"In 2005, the Cassini orbiter discovered huge, 125-mile-high geysers spraying from the south pole of Enceladus, a small and icy moon that orbits Saturn. Since then, scientists have speculated where the geysers draw from—and whether that water source might be home to some form of life. The most intriguing idea was that the geysers indicated the presence of a subsurface ocean.....Now, new data has confirmed that Enceladus does indeed have an ocean, and it's buried beneath 25 miles of ice at the south pole. The ocean appears to be about six miles deep and may be as large or larger than Lake Superior.
Let's take this one, since there is so much
red in it and it's an area of research that I'm very familiar with.
You seem prone to look for keywords which you think support your idea that all scientific literature is nothing more than speculation. This hunt for phrasing that you do keeps your from being able to read properly and contextually. You're completely missing the point of the article because you're too busy looking for words that set you off...
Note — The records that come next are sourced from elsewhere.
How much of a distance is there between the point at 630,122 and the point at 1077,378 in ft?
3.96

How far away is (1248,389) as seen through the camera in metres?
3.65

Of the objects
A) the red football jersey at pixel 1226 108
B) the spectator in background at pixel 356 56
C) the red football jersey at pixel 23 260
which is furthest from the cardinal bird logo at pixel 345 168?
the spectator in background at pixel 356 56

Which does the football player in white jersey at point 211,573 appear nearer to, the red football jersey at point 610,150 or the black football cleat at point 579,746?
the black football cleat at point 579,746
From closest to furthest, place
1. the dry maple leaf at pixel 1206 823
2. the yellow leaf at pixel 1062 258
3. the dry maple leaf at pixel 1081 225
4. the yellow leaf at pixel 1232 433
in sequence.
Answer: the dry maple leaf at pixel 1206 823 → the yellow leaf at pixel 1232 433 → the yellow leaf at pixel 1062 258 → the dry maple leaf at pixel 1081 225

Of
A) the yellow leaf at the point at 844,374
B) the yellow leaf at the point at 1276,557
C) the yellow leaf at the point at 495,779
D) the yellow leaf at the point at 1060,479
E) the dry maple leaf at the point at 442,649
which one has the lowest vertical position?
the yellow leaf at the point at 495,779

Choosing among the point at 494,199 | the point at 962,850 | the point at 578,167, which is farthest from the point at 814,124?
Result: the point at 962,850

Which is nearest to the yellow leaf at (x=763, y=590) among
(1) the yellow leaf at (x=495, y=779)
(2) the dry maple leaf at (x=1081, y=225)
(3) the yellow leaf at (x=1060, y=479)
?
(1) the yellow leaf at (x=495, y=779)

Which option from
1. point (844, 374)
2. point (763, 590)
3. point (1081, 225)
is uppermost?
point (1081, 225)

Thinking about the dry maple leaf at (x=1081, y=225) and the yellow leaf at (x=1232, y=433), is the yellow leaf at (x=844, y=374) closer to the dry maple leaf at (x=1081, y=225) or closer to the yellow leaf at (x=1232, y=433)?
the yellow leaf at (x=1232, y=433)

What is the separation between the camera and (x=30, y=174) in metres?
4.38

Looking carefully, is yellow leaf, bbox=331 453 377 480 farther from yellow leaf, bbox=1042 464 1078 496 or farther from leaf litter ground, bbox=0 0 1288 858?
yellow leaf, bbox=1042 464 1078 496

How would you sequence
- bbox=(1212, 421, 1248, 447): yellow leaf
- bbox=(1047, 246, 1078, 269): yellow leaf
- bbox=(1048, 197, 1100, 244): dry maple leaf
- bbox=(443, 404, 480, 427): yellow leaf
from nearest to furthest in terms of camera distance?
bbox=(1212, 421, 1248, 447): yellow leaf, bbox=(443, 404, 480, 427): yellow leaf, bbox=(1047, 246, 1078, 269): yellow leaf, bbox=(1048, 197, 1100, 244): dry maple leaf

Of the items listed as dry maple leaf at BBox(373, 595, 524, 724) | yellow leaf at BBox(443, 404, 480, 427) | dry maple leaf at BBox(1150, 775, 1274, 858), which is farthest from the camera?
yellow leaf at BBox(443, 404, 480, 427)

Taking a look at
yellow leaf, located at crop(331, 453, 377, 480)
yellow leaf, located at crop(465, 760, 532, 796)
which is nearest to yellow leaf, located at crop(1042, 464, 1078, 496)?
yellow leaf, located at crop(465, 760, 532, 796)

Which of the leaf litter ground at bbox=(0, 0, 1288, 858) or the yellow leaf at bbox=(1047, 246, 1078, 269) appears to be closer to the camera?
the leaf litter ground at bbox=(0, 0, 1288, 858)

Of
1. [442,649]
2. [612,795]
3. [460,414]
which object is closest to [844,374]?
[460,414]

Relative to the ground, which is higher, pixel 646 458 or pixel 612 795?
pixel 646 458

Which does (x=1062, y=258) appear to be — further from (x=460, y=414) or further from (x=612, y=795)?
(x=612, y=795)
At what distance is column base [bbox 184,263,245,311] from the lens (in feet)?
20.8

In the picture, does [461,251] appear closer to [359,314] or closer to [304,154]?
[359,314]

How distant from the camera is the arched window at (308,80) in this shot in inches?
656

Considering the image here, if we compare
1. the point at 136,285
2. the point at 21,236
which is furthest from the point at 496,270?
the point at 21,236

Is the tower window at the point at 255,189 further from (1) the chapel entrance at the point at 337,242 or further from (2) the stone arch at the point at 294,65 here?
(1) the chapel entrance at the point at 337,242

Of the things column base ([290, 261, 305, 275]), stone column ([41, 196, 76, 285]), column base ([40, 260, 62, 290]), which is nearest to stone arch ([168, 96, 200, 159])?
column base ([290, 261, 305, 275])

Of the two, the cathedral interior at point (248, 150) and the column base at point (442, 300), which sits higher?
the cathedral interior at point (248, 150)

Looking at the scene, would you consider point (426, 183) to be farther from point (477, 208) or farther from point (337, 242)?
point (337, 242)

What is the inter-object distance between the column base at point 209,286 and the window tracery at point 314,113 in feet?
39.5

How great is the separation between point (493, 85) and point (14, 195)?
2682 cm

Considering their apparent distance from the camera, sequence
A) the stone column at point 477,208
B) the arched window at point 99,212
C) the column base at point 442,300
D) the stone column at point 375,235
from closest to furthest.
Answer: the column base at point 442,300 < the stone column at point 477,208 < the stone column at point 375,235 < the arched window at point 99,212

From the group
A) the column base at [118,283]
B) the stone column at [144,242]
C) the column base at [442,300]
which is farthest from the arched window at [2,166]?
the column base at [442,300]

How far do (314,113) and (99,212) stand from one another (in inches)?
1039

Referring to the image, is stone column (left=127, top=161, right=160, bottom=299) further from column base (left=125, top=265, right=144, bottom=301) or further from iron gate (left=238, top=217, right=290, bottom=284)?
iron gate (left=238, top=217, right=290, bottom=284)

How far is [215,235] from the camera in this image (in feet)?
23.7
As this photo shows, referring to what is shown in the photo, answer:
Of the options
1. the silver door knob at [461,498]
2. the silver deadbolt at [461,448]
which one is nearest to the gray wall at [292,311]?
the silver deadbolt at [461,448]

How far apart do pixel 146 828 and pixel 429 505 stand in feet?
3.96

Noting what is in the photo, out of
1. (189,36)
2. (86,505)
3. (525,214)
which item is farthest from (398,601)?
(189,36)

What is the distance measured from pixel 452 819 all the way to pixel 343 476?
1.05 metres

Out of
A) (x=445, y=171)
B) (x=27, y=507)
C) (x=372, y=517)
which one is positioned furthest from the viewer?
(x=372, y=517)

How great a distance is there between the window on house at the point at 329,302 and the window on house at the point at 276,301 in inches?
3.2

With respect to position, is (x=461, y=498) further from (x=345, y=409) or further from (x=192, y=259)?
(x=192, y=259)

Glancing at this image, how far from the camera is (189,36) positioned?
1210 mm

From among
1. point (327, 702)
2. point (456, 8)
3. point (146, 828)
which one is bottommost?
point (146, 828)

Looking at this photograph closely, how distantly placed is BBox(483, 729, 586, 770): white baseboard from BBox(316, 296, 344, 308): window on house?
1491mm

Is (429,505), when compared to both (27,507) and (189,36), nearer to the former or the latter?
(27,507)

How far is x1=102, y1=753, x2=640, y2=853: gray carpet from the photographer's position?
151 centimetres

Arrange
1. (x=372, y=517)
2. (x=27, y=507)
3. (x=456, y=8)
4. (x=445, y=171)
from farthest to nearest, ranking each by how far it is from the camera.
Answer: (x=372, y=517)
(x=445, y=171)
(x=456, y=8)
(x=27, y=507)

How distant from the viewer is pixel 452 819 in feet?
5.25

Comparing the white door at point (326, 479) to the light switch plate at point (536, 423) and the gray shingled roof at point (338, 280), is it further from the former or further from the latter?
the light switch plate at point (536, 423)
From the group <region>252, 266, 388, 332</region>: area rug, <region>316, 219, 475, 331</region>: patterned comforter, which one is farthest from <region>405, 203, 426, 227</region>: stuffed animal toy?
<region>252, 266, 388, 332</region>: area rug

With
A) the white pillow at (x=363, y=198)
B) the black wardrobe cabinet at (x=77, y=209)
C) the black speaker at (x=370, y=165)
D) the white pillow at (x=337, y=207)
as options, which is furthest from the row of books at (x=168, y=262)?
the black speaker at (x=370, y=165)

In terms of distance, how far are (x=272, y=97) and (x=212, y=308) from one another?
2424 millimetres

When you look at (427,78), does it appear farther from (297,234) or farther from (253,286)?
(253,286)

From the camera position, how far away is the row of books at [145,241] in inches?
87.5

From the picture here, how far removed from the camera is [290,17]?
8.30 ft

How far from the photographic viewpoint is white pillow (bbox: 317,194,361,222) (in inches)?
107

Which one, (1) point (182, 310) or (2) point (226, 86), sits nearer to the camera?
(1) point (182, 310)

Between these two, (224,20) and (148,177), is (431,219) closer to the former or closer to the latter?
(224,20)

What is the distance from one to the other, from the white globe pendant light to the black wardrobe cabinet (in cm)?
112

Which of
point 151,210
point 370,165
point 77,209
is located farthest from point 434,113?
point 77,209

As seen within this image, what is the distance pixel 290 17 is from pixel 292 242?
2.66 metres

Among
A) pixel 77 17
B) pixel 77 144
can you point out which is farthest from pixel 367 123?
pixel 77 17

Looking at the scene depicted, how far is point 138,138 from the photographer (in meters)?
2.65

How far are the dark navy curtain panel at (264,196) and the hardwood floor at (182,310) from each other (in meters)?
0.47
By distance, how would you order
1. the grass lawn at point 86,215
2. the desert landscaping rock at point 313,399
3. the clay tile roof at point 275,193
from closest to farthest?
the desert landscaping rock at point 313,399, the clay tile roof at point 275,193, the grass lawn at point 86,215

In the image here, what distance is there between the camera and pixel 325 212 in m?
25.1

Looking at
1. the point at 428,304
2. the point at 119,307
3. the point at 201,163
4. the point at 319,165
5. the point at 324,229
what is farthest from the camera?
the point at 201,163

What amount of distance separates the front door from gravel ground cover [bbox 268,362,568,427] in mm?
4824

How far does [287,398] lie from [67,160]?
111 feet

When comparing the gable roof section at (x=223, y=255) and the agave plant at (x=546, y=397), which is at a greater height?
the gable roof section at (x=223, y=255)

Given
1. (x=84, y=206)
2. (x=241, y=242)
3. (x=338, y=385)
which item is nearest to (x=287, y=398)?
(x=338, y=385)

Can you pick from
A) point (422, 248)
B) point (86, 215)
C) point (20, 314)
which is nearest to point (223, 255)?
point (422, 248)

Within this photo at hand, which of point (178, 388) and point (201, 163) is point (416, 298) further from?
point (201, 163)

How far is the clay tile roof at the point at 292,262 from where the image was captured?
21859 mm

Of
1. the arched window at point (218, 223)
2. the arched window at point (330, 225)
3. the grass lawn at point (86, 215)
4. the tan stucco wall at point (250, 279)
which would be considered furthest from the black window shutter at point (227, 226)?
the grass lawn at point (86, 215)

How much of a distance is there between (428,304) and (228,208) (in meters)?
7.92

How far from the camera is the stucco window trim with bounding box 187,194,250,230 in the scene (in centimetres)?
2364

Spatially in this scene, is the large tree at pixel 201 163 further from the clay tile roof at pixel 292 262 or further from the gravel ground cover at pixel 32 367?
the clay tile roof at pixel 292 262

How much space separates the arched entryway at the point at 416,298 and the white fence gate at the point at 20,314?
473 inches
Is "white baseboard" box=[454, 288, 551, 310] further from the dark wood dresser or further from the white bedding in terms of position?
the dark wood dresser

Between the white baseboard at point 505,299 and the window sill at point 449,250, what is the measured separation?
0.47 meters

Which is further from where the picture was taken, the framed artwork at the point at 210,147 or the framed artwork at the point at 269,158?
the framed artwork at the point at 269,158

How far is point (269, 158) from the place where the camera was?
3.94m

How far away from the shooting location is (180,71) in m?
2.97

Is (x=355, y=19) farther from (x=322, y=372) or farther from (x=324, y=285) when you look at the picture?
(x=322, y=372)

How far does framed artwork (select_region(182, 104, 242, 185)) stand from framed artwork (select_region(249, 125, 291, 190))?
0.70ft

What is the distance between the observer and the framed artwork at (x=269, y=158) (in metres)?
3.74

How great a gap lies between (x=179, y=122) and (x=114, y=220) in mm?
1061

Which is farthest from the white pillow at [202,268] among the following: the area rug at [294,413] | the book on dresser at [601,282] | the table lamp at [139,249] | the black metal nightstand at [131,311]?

Read that paragraph again with the knowledge that the first half of the paragraph explains previous hypotheses and assumptions about Enceladus, and the last half explains how
some of those hypotheses and assumptions were confirmed. Try doing that without adding all of your baggage to what is being reported and see if you don't come away with a better understanding of the article.
I'll make it simpler for you:
(Hypothesize)
Giant geysers on an ice moon must mean something, right? They're erupting from the surface for some reason. What do you think that reason could be?
What do you personally think that they would indicate, if you had no other knowledge of the moon?
Your answer there would be the first half of that article.
(Test)
If you then sent a probe to skim the physical makeup of the ejecta from the geysers, and recorded the data - and you also performed a spectral analysis of the surface of the moon and recorded deep radio mapping of the interior, showing what surface cavities were filled with and confirming through direct capture and observations some of the makeup of those ejecta materials - you would begin to be able to piece together an accurate representation of the reality of the environment on Enceladus, wouldn't you?
(Conclude)
Were some of your original thoughts about Enceladus confirmed? Were some of them not supported by your observations? Did you learn anything new? Do you any other questions you could ask about the nature of the moon? Can you devise some more tests to answer those questions?
That's what the article, which you plastered with red lettering, was doing... Why you have a problem with that, I don't understand.